Write the data below out exactly as it stands. Do not include the pictures.

[Stored data start]

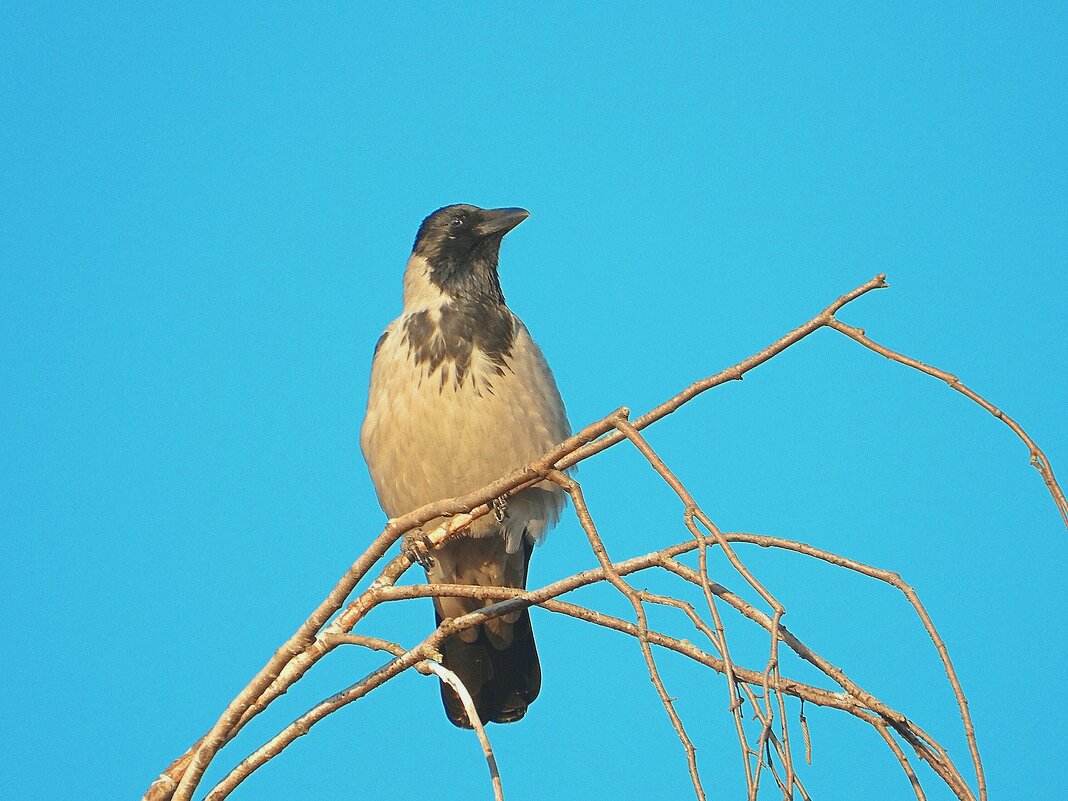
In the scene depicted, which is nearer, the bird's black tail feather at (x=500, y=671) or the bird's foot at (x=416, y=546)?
the bird's foot at (x=416, y=546)

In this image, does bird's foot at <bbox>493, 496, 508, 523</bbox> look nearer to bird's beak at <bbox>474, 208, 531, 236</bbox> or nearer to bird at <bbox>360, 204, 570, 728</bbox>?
bird at <bbox>360, 204, 570, 728</bbox>

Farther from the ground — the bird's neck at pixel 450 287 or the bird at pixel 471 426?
the bird's neck at pixel 450 287

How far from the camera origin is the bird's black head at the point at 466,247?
5996mm

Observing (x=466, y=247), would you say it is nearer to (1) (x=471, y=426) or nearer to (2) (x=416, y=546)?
(1) (x=471, y=426)

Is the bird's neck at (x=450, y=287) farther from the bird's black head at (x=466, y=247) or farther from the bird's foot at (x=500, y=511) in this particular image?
the bird's foot at (x=500, y=511)

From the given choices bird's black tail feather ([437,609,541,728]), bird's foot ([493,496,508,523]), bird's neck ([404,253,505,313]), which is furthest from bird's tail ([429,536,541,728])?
bird's neck ([404,253,505,313])

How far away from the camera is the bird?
538 cm

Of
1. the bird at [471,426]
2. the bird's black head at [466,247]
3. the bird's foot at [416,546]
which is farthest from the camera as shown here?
the bird's black head at [466,247]

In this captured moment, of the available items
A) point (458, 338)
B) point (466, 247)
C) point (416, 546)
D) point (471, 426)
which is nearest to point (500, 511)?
point (471, 426)

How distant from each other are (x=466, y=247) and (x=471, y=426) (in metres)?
1.16

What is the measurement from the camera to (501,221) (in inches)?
244

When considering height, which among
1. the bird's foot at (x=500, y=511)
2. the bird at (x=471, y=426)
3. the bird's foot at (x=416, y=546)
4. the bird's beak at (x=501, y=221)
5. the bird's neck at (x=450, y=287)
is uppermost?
the bird's beak at (x=501, y=221)

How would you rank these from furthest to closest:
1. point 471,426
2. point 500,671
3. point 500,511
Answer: point 500,671, point 500,511, point 471,426

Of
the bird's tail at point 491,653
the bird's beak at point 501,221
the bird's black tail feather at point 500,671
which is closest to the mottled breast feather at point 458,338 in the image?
the bird's beak at point 501,221
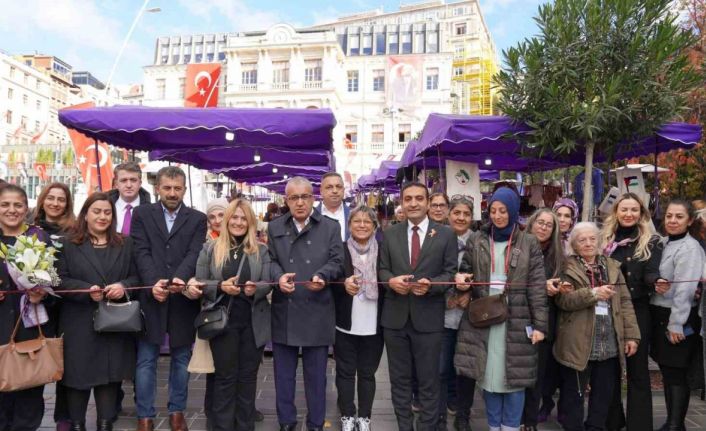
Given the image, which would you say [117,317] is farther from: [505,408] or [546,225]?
[546,225]

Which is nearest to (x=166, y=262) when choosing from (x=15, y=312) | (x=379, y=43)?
(x=15, y=312)

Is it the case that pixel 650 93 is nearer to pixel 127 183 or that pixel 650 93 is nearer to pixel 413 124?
pixel 127 183

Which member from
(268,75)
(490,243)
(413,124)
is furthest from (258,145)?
(268,75)

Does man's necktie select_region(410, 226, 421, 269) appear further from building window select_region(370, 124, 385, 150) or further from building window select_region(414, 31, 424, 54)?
building window select_region(414, 31, 424, 54)

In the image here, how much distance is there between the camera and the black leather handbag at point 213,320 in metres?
3.86

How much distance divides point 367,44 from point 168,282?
58.1m

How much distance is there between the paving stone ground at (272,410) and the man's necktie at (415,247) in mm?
1481

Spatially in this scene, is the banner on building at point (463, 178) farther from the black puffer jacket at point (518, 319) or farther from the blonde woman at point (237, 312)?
the blonde woman at point (237, 312)

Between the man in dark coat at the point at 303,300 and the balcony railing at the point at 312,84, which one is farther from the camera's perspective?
the balcony railing at the point at 312,84

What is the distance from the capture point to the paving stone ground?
442cm

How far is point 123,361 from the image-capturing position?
12.7ft

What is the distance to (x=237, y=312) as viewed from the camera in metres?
3.98

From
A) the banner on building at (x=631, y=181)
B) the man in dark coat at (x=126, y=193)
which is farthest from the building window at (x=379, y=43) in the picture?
the man in dark coat at (x=126, y=193)

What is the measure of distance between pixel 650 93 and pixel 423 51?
178 feet
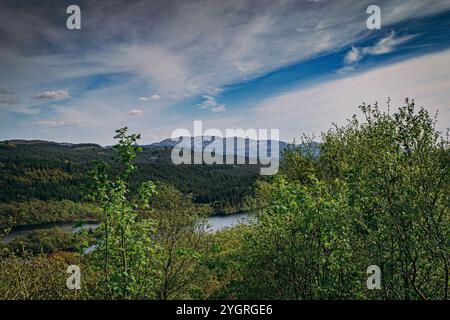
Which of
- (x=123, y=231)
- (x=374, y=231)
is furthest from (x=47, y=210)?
(x=374, y=231)

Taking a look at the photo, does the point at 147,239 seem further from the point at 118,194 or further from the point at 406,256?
the point at 406,256

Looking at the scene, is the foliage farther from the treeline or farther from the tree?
the treeline

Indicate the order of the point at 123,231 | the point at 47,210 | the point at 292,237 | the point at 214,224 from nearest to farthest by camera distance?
the point at 123,231
the point at 292,237
the point at 214,224
the point at 47,210

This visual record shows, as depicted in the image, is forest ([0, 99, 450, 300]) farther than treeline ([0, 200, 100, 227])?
No

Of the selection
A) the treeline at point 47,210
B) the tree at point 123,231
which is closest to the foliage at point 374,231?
the tree at point 123,231

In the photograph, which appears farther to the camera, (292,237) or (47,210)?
(47,210)

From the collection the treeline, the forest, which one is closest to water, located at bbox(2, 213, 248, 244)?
the forest

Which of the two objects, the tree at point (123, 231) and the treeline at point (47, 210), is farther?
the treeline at point (47, 210)

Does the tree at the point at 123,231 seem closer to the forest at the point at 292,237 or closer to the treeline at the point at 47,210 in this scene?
the forest at the point at 292,237

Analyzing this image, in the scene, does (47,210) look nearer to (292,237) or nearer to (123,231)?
(123,231)

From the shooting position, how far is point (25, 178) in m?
188

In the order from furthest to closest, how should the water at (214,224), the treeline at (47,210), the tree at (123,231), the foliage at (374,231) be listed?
1. the treeline at (47,210)
2. the water at (214,224)
3. the foliage at (374,231)
4. the tree at (123,231)
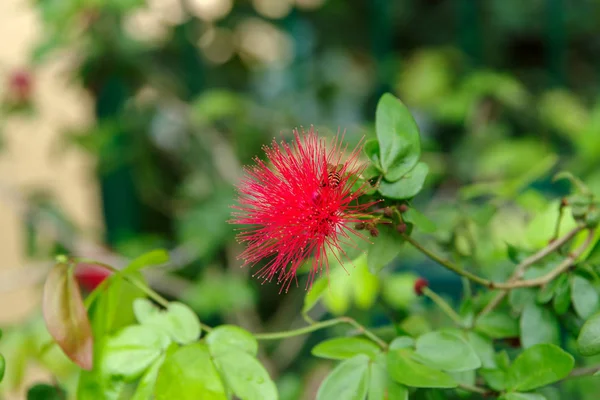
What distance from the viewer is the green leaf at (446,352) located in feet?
1.15

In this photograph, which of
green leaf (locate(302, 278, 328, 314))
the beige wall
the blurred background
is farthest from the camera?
the beige wall

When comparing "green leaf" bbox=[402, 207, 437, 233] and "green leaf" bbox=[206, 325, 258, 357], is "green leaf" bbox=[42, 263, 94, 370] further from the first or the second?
"green leaf" bbox=[402, 207, 437, 233]

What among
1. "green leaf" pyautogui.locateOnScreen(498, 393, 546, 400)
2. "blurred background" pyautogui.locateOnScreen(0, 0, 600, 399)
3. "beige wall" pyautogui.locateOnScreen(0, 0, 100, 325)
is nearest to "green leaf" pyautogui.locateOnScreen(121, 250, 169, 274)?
"green leaf" pyautogui.locateOnScreen(498, 393, 546, 400)

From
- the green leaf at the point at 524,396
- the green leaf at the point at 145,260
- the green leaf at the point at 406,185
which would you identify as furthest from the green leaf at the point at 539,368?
the green leaf at the point at 145,260

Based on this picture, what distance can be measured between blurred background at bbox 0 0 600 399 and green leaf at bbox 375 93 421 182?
0.61 metres

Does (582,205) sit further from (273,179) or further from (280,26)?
(280,26)

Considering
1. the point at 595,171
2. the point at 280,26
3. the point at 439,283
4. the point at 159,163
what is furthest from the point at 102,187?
the point at 595,171

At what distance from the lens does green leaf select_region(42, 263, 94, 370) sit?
36 cm

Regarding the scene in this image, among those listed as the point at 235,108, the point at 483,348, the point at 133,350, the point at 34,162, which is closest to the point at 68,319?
the point at 133,350

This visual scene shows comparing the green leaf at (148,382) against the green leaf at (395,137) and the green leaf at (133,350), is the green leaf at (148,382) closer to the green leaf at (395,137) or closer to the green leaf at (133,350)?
the green leaf at (133,350)

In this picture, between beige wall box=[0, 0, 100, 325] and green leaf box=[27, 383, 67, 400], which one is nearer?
green leaf box=[27, 383, 67, 400]

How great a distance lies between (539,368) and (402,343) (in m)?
0.08

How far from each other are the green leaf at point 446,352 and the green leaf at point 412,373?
0.01 metres

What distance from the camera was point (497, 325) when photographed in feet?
1.40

[Stored data end]

_The reply_
In the scene depicted, which is nearer, the bird's black tail feather at (x=500, y=671) or the bird's foot at (x=416, y=546)?
the bird's foot at (x=416, y=546)

In this image, does bird's foot at <bbox>493, 496, 508, 523</bbox> look nearer to bird's beak at <bbox>474, 208, 531, 236</bbox> or nearer to bird at <bbox>360, 204, 570, 728</bbox>?
bird at <bbox>360, 204, 570, 728</bbox>

Farther from the ground — the bird's neck at pixel 450 287 or the bird at pixel 471 426?
the bird's neck at pixel 450 287

How far from the camera origin is the bird's black head at the point at 466,247?
5996mm

Observing (x=466, y=247), would you say it is nearer to (1) (x=471, y=426) or nearer to (2) (x=416, y=546)?
(1) (x=471, y=426)

Is the bird's neck at (x=450, y=287) farther from the bird's black head at (x=466, y=247) or farther from the bird's foot at (x=500, y=511) in this particular image?
the bird's foot at (x=500, y=511)

From the given choices bird's black tail feather ([437,609,541,728]), bird's foot ([493,496,508,523]), bird's neck ([404,253,505,313]), which is furthest from bird's tail ([429,536,541,728])?
bird's neck ([404,253,505,313])

How far away from the camera is the bird?
538 cm

Of
1. the bird at [471,426]
2. the bird's black head at [466,247]
3. the bird's foot at [416,546]
which is farthest from the camera as shown here?
the bird's black head at [466,247]

In this captured moment, of the available items
A) point (458, 338)
B) point (466, 247)
C) point (416, 546)
D) point (471, 426)
which is nearest to point (500, 511)?
point (471, 426)

How distant from each other are (x=466, y=247) and (x=471, y=426) (in metres)?
1.16

What is the measurement from the camera to (501,221) (in inches)?
244

When considering height, which among
1. the bird's foot at (x=500, y=511)
2. the bird at (x=471, y=426)
3. the bird's foot at (x=416, y=546)
4. the bird's beak at (x=501, y=221)
5. the bird's neck at (x=450, y=287)
is uppermost?
the bird's beak at (x=501, y=221)

How would you rank these from furthest to closest:
1. point 471,426
2. point 500,671
3. point 500,511
Answer: point 500,671, point 500,511, point 471,426

Of
the bird's tail at point 491,653
the bird's beak at point 501,221
the bird's black tail feather at point 500,671
which is closest to the mottled breast feather at point 458,338 in the image?
the bird's beak at point 501,221
Given the image, which would you say [117,317] is farther from: [505,408] or [546,225]?
[546,225]

Which is nearest to (x=166, y=262) when choosing from (x=15, y=312) | (x=379, y=43)?
(x=15, y=312)

Is it the case that pixel 650 93 is nearer to pixel 127 183 or that pixel 650 93 is nearer to pixel 413 124?
pixel 127 183

Which member from
(268,75)
(490,243)
(413,124)
is furthest from (258,145)?
(268,75)

Does man's necktie select_region(410, 226, 421, 269) appear further from building window select_region(370, 124, 385, 150) or further from building window select_region(414, 31, 424, 54)?
building window select_region(414, 31, 424, 54)

In the image here, how much distance is there between the camera and the black leather handbag at point 213,320 in metres?
3.86

How much distance divides point 367,44 from point 168,282?
58.1m

How much distance is there between the paving stone ground at (272,410) and the man's necktie at (415,247) in mm?
1481

Spatially in this scene, is the banner on building at point (463, 178) farther from the black puffer jacket at point (518, 319) or farther from the blonde woman at point (237, 312)?
the blonde woman at point (237, 312)

Between the man in dark coat at the point at 303,300 and the balcony railing at the point at 312,84, which one is farther from the camera's perspective?
the balcony railing at the point at 312,84

What is the distance from the capture point to the paving stone ground?
442cm

How far is point 123,361 from the image-capturing position?
12.7ft

What is the distance to (x=237, y=312) as viewed from the camera in metres?
3.98

From
A) the banner on building at (x=631, y=181)
B) the man in dark coat at (x=126, y=193)
which is farthest from the building window at (x=379, y=43) in the picture?
the man in dark coat at (x=126, y=193)

What is the measure of distance between pixel 650 93 and pixel 423 51?
178 feet
Which of
- (x=123, y=231)
- (x=374, y=231)
is furthest from (x=47, y=210)?
(x=374, y=231)

Taking a look at the photo, does the point at 147,239 seem further from the point at 118,194 or further from the point at 406,256?
the point at 406,256

Looking at the scene, is the foliage farther from the treeline or farther from the tree?
the treeline

Indicate the order of the point at 123,231 | the point at 47,210 | the point at 292,237 | the point at 214,224 from nearest to farthest by camera distance?
the point at 123,231
the point at 292,237
the point at 214,224
the point at 47,210

This visual record shows, as depicted in the image, is forest ([0, 99, 450, 300]) farther than treeline ([0, 200, 100, 227])?
No

Of the selection
A) the treeline at point 47,210
B) the tree at point 123,231
which is closest to the foliage at point 374,231?
the tree at point 123,231

In the photograph, which appears farther to the camera, (292,237) or (47,210)?
(47,210)

From the collection the treeline, the forest, which one is closest to water, located at bbox(2, 213, 248, 244)?
the forest

Which of the two objects, the tree at point (123, 231) and the treeline at point (47, 210), is farther?
the treeline at point (47, 210)

Does the tree at the point at 123,231 seem closer to the forest at the point at 292,237 or closer to the treeline at the point at 47,210 in this scene?
the forest at the point at 292,237

Analyzing this image, in the scene, does (47,210) look nearer to (292,237) or nearer to (123,231)?
(123,231)

From the shooting position, how far is point (25, 178) in m?
188

In the order from furthest to closest, how should the water at (214,224), the treeline at (47,210), the tree at (123,231), the foliage at (374,231) be listed?
1. the treeline at (47,210)
2. the water at (214,224)
3. the foliage at (374,231)
4. the tree at (123,231)
What distance from the viewer is the green leaf at (446,352) located in feet?
1.15

In this photograph, which of
green leaf (locate(302, 278, 328, 314))
the beige wall
the blurred background
is farthest from the camera?
the beige wall

When comparing "green leaf" bbox=[402, 207, 437, 233] and "green leaf" bbox=[206, 325, 258, 357], is "green leaf" bbox=[42, 263, 94, 370] further from the first or the second?
"green leaf" bbox=[402, 207, 437, 233]

What among
1. "green leaf" pyautogui.locateOnScreen(498, 393, 546, 400)
2. "blurred background" pyautogui.locateOnScreen(0, 0, 600, 399)
3. "beige wall" pyautogui.locateOnScreen(0, 0, 100, 325)
is nearest to "green leaf" pyautogui.locateOnScreen(121, 250, 169, 274)?
"green leaf" pyautogui.locateOnScreen(498, 393, 546, 400)

From
- the green leaf at the point at 524,396
- the green leaf at the point at 145,260
- the green leaf at the point at 406,185
which would you identify as furthest from the green leaf at the point at 539,368?
the green leaf at the point at 145,260

Based on this picture, what distance can be measured between blurred background at bbox 0 0 600 399 and green leaf at bbox 375 93 421 182?
0.61 metres

Does (582,205) sit further from (273,179) or further from (280,26)?
(280,26)

Considering
1. the point at 595,171
2. the point at 280,26
3. the point at 439,283
4. the point at 159,163
what is furthest from the point at 102,187?
the point at 595,171

At what distance from the lens does green leaf select_region(42, 263, 94, 370) sit?
36 cm

Regarding the scene in this image, among those listed as the point at 235,108, the point at 483,348, the point at 133,350, the point at 34,162, which is closest to the point at 68,319?
the point at 133,350

This visual scene shows comparing the green leaf at (148,382) against the green leaf at (395,137) and the green leaf at (133,350), is the green leaf at (148,382) closer to the green leaf at (395,137) or closer to the green leaf at (133,350)?
the green leaf at (133,350)

In this picture, between beige wall box=[0, 0, 100, 325] and green leaf box=[27, 383, 67, 400], which one is nearer?
green leaf box=[27, 383, 67, 400]

How great a distance lies between (539,368) and (402,343) (in m)?
0.08

How far from each other are the green leaf at point 446,352 and the green leaf at point 412,373?
0.01 metres

What distance from the camera was point (497, 325) when photographed in feet?
1.40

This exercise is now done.